Art writer & translator | Lecturer & PhD candidate

Sarkis

Exhibition review published in ArtReview (London), vol. 66 no. 3, April 2014, p. 127.

In the beginning God created the heaven and the earth – and Sarkis said, let there be white. And there was white all over the already-white cube, the achromatic colour being the single leitmotif (or should that be light-motif?) in his third exhibition at Nathalie Obadia. Indeed, whiteness immerses the viewer here in an alabaster mist, and is diversified across a surprisingly large corpus for a show confined to a single room: over 80 artworks, more than the Paris-based Turkish artist (b. 1938) has blown out candles. Most of them are recent series of oils on paper, 50 of these arranged in a metal cabinet at the visitor’s disposal, the others scattered on the walls of the gallery. The remaining works comprise four neon wall sculptures, a silent film and ten mixed media pieces (framed glass works, watercolour on photographs, and assemblages). Talk about a chaos that requires some serious enlightening.

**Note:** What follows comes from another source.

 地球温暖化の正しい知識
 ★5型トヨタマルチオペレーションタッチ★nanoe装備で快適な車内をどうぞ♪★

Working with pure materials, Sarkis’ conceptual and minimalist aesthetics is in fact essentially, and multiculturally, referential. The history of humanity is, for him, not just a source of inspiration but sometimes the actual springboard for his own practice. With After Ice Age (2013), the collection of 50 oils on paper displayed in wire-mesh stacks, Sarkis goes back to the origins of art. At the centre of each sheet, within a thick mass of titanium white paint, is modelled a female, male or animal effigy, all of them made after specific and captioned prehistoric bone statuettes from 40,000 to 10,000BC, presented last year in the British Museum’s exhibition Ice Age Art: Arrival of the Modern Mind. While the whiteness of the paper makes completely apparent the natural expansion of the paint medium – linseed oil, it appears – outside of the figures delimited by the brush, the resultant stains around each prehistoric Western idol resemble here haloes, aureoles.

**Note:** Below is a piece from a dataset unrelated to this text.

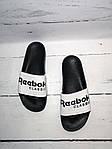 Мужские шлепки Reebok (бело-черные), фото 7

Speaking of Christian dialectics, La colonne vertébrale du Retable d’Issenheim de Grünewald (2012), one of the neon wall sculptures, reproduces in fluorescent tubes the outline of the famous crucifixion altarpiece. Another light-based piece, After Sátántangó – Belà Tarr (2013), uses a single tube to divide in half an enlarged photograph of a child from the Hungarian director’s 1994 film, whose title literally means ‘Satan’s Tango’: white being also symbolic of innocence, here threatened. And while the eight glass works of Vitrail touché à blanc (2013) bear multiple white fingermarks from Sarkis and his master glassmakers (Helder da Silva and Anne Ellus from Lux Maxima), the series Image touchée (2013) further encourages viewers’ haptic capacities, inviting us to lift up silk curtains – like a defloration, if you will – covering four abstract photographs, only to discover in the middle of each the single white fingerprint of the artist, using watercolour. Is this defiling really a sin, though?

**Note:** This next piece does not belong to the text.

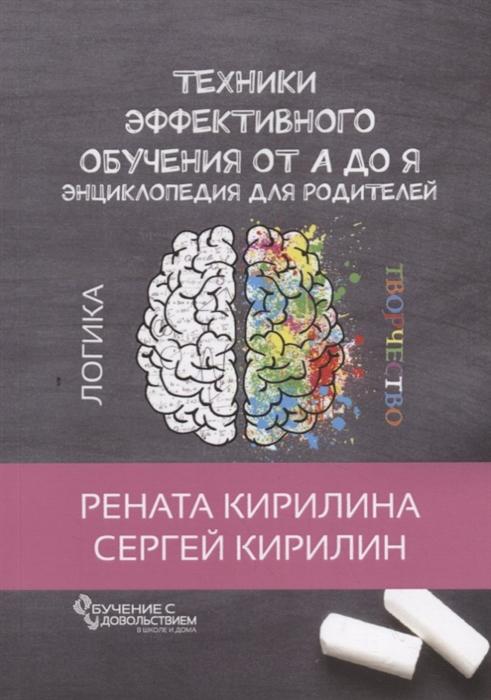 Кирилина Р., Кирилин С. Техники эффективного обучения от А до Я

Beyond the evident references to Christianity or the Demiurge, the overall theme of the show reminds me here of albedo, the second ‘white’ stage of the Magnum opus – the alchemical work of creating the philosopher’s stone, fabled elixir of golden metamorphosis and life – during which the chaos or ‘black’ matter of the previous phase, nigredo, is cleansed and purified. For Sarkis is, after all, some kind of an alchemist. Suitably enough, while experimenting with a fifteenth-century Japanese technique of fixing broken ceramics with gold powder and resin in D’après Urushi (2012) and Kintsugi libre (2013), the artist happens to have delicately put back together torn white sheets for the one and a ripped-up photograph for the other. Golden repair? Aren’t transmutation and rejuvenation the exact purposes of the philosopher’s stone? There are further stages to the alchemical Magnum opus, but here a transformative process feels completed, and a ‘Great Work’ indeed it is.